‘Savage Mode II’ an Eye-Opening Sequel from a Dynamic Duo

Nate Tencza, Guest Reviewer

Batman and Robin. Sonny and Cher. Bert and Ernie.  Some of the greatest duos of all time. Maybe it’s time we introduce Metro Boomin and 21 Savage to this conversation.

With Metro Boomin’s cinematic-like production and 21 Savage’s calculated rap, “Savage Mode II” is a beautiful blend between an unbreakable duo. Accompanied by features from Drake and Young Thug, and narration by Morgan Freeman, “Savage Mode II” raises the bar for rap album sequels.

Throughout this album, 21 Savage uses his lyrics to pay homage to his upbringing. He says, “Mama raised me in the ghetto. I am thankful for that.”

However, 21 does not only rap about the good times. Coming out of the inner city, he feels he has a target on his back. In the song “Many Men,” 21 Savage says, “Many men want to kill me; I feel like 50 (Cent).”

The lyrics hit home for those who have felt the struggle of living in the inner city and the greater struggle of coming back home after you have made it big.

Jake Schweitzer, a sophomore at Trinity who lived much of his early life in Louisville’s inner city, said, “Being from the inner city, I can relate to the lyrics that 21 Savage uses in this album. The struggle is real.”

The lyrics feel methodically chosen to send a message. With every verse, it seems 21 aims to tell the listener something new about his life’s struggles, tribulations, and successes.

Metro Boomin’s delicate production adds another dimension to this work.

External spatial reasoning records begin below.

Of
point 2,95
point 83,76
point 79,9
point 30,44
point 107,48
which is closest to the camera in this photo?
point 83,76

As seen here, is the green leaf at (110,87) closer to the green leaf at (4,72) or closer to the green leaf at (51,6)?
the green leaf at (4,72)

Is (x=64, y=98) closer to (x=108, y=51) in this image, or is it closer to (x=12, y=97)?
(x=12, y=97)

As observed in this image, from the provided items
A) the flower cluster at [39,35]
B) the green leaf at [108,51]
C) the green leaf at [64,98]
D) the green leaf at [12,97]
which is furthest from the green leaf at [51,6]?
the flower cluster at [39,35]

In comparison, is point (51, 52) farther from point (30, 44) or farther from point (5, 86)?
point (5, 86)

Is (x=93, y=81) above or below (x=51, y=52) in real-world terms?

According to AllMusic, Metro Boomin started making beats when he turned 10 years old and has more than 20 years of experience in the music industry. 

If Savage’s music is a young people thing, then this is stuff they need to be aware of.

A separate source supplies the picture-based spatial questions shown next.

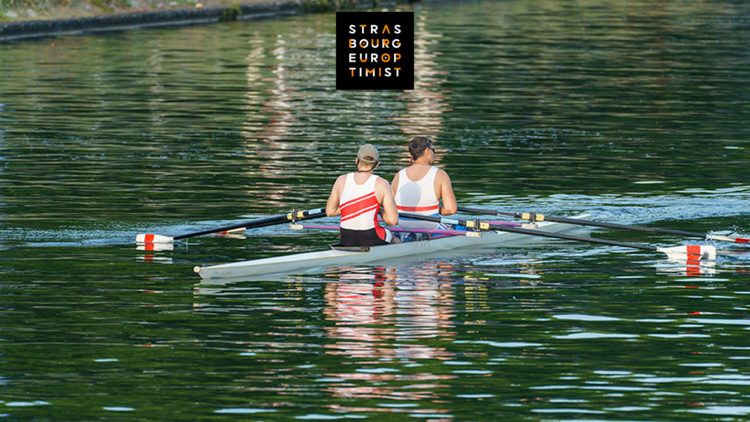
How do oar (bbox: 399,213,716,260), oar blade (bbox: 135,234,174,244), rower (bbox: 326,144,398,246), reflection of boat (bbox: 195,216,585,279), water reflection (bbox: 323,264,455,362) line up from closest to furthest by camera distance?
water reflection (bbox: 323,264,455,362)
reflection of boat (bbox: 195,216,585,279)
rower (bbox: 326,144,398,246)
oar (bbox: 399,213,716,260)
oar blade (bbox: 135,234,174,244)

— actor and album narrator Morgan Freeman

The “Savage Mode II” production does not hide Metro Boomin’s experience. Every beat feels important, and transitions between songs are seamless.

The connection between the songs “Intro” and “Runnin” begins a wave of perfect transitions that make the album feel like a movie instead of a collection of tracks. Many beatmakers care more about quantity than quality. However, Metro Boomin’s quality-over-everything approach pans out.

Aidan Ecken, a senior at Trinity, says, “Metro Boomin’s production works well with the lyrics of 21 Savage to make this a complete album.”

“Savage Mode II” is more than 15 well-produced songs put together to create an album. Led by Freeman, this album tells a story. If you did not know any better, you would think “Stitches and Rats” is the ending narration of “Shawshank Redemption.”

When asked by Complex, an all-things music company, why he chose to narrate this sequel, Freeman answered, “I read the script and thought, ‘Wow, there’s some wisdom in here.’ I think this is the way I think. It’s basically saying don’t suffer fools, and when you want something, go for that. If Savage’s music is a young people thing, then this is stuff they need to be aware of.”

Freeman’s iconic voice adds a sense of reality to this album. A listener tends to only hear the sounds in rap, but through his narration, listeners grasp the message that 21 Savage and Metro Boomin aim to get across.

One small criticism: Like many sequels, it seems like we’ve heard some of this before. Not that they should, but 21 Savage and Metro Boomin make it a point to never alter their styles.

It says from the beginning lyrics, “From a booming metropolis (St. Louis) to a savage land (Atlanta), two men come together to form one.” By forming one, the style of this album feels like the others produced by these two men (“Not All Heroes Wear Capes” and “Savage Mode”).

This, however, does not mean that their style lacks creativity. 21 Savage and Metro Boomin have a story to tell and use their unique approach to tell that story.

Trinity senior Ian Kennedy, an avid music listener, says, “Savage Mode II” is an instant classic.” It is hard to find a weakness in this claim.

21 Savage controls the mic and Metro Boomin maintains the flow from behind the scenes. Freeman only adds to the story of this album and helps the listener understand the message.

Many times, when an album uses celebrity cameos to provide hype, it falls short in delivering what could be accomplished.  “Savage Mode II,” however, gives an eye-opening experience for anyone lucky enough to hear it from beginning to end.